**RECORDS SUPPLIED:**
◇ ◇ ◇ ◇ ◇ ◇ ◇
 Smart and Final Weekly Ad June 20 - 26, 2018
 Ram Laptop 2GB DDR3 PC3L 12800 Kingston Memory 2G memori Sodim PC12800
◇ ◇ ◇ ◇ ◇ ◇ ◇
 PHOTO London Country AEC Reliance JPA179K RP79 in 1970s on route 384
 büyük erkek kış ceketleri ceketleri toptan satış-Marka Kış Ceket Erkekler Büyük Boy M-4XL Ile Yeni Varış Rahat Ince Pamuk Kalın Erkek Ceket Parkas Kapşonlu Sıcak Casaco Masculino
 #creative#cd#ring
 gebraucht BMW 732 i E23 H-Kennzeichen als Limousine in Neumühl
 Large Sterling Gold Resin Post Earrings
◇ ◇ ◇ ◇ ◇ ◇ ◇
All that should be written out is the stretch of lines above between the one holding "gebraucht BMW 732" and the one holding "Large Sterling Gold Resin Post Earrings", inclusive, exactly as given.

**YOUR SOLUTION:**
 gebraucht BMW 732 i E23 H-Kennzeichen als Limousine in Neumühl
 Large Sterling Gold Resin Post Earrings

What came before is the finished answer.